Tuning your PostgreSQL for High Performance

How you can make the most out of this powerful database

Photo by Hoover Tung on Unsplash

Table of Contents

  • Common Issues

Assumptions

  • You know basic SQL

Common issues you might have faced in the past

  • A query is slow periodically

General principles

Why use a subdomain instead of IP/Hostname of your database

This will allow you to hot-swap servers with less chance of downtime, de-commission nodes, simple round-robin, and geo-distribution to name a few examples.

When your database is smaller than 10 GB

if your database has less than 10 GB. It will be fast with the default settings unless you really start to go crazy with your queries and that’s usually a good sign that your table layout needs to be improved

Read Replicas. Why and How

Postgres is an amazing database, but it has one “problem”. The Vanilla version can only have one write node.
This means there is only so high you can vertically scale your machine.

A simple way to overcome this is by adding read replicas and only use your write instance for writes and high latency sensible queries.
This will also help you with lock/deadlock issues since you will be splitting your reads and writes (caution when you expect those locks to save you from inconsistent behavior on reads)

Use Read Replicas to increase your throughput and resilience

PGBouncer + Connection Pooling

PostgreSQL was built to handle a small number of long-lasting connections.
That’s why it has a relatively small default limit of connections and it’s not uncommon for people to get the error “connection limit exceeded for non-superusers”.
One might be tempted to just increase that limit, but there are better ways.
Postgres will usually complete the same 10,000 transactions faster by doing them 5, 10, or 20 at a time than by doing them 500 at a time. Determining exactly how many should be done at once varies by workload and requires tuning.

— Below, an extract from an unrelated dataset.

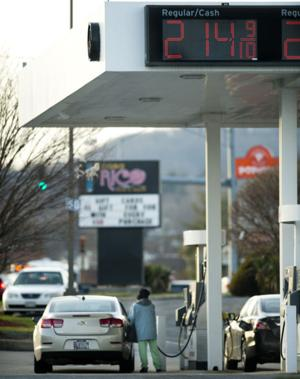 Gas price decline continues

https://wiki.postgresql.org/wiki/Number_Of_Database_Connections
https://www.cybertec-postgresql.com/en/tuning-max_connections-in-postgresql/

Another thing to take into consideration with connections is that creating and destroying them sometimes can be responsible for as much as half of that operation time and resource usage.
Because of that, it’s always recommended to have persistent connections.
This, in turn, will just exacerbate the previous limit issue.

So how can we solve this?

The answer is using a connection pool. Sometimes the framework you’re using offers that (like SQLAlchemy), other times you might need a specialized tool.
But if you’re using multiple machines to serve your API (as you probably are), you will run into the previous problem again since your framework pooler will only be responsible for managing the instance it’s running on.

When you have multiple servers, a good solution is using PGBouncer.

This amazing tool will allow you to connect multiple servers to it instead of connecting directly to Postgres.

It will queue incoming connections when the concurrent amount is greater than the one specified by you.
I’ll leave PGBouncer for another post.

PosgreSQL performance will increase dramatically if you have a small number of long-lasting connections instead of constantly creating new ones.

pgBadger

pgBadger is a PostgreSQL log analyzer built for speed that is able to generate full reports from your PostgreSQL log file and show them on a web interface. It’s a single and small Perl script that outperforms any other PostgreSQL log analyzer.
I always recommend using it if your Postgres is critical to your systems.

Keep accurate logs and metrics of your servers so you can make informed decisions

Your transactional DB is not for logging

Logging using your database can lead to massive bloat and it will create a bottleneck on various fronts.
Use s3, cloudwatch, papertrail, elk, logz.io, etc.
Not only will it be faster, cheaper, and allow better visibility, it will prevent your logs from affecting your transactional queries.

OLTP vs OLAP

Pg is usually used in OLTP scenarios with a bit of OLAP.
That is fine as long as you understand the difference between them.
For example, if a public-facing endpoint contains a very complex query that loads a lot of data and does complex operations, it’s probably a good indicator that it should be treated as OLAP and that endpoint refactored to adopt a different strategy.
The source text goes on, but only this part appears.